Input for this task ▸

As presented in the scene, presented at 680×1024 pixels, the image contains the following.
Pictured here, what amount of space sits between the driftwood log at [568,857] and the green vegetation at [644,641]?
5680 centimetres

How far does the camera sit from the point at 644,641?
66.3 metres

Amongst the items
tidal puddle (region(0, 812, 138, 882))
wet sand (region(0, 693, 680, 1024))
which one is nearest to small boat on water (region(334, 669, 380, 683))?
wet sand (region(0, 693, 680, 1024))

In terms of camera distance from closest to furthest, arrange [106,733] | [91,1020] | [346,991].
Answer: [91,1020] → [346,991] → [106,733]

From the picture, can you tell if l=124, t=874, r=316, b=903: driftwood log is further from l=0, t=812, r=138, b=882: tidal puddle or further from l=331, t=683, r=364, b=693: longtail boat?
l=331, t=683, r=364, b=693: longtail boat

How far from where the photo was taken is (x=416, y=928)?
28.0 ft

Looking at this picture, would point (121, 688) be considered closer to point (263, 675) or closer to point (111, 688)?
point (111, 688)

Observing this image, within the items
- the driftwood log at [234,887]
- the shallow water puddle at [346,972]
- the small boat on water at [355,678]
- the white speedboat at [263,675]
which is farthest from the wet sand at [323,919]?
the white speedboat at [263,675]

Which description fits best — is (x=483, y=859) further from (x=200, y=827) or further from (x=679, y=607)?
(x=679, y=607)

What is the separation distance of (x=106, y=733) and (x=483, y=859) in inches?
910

Set problem ▸
Copy all of the data above line for line, without changing a single character.

Reply ▸
As presented in the scene, presented at 680×1024 pixels, the image contains the following.
Pictured here, what amount of space sits between the driftwood log at [568,857] and the green vegetation at [644,641]?
5680 centimetres

How far does the camera sit from the point at 644,641?
66.3 metres

Amongst the items
tidal puddle (region(0, 812, 138, 882))
wet sand (region(0, 693, 680, 1024))
which one is nearest to small boat on water (region(334, 669, 380, 683))?
wet sand (region(0, 693, 680, 1024))

In terms of camera distance from closest to furthest, arrange [106,733] | [91,1020] | [346,991].
Answer: [91,1020] → [346,991] → [106,733]

From the picture, can you tell if l=124, t=874, r=316, b=903: driftwood log is further from l=0, t=812, r=138, b=882: tidal puddle or further from l=331, t=683, r=364, b=693: longtail boat?
l=331, t=683, r=364, b=693: longtail boat

How far from where the photo was taken is (x=416, y=928)?
28.0 ft

Looking at this picture, would point (121, 688) be considered closer to point (263, 675) or closer to point (111, 688)?
point (111, 688)

Observing this image, within the items
- the driftwood log at [234,887]
- the shallow water puddle at [346,972]
- the small boat on water at [355,678]
- the white speedboat at [263,675]
which is farthest from the wet sand at [323,919]?
the white speedboat at [263,675]

Which description fits best — is (x=483, y=859) further from (x=200, y=827) or further from (x=679, y=607)?
(x=679, y=607)

What is the separation distance of (x=106, y=733) and (x=483, y=859) in inches?
910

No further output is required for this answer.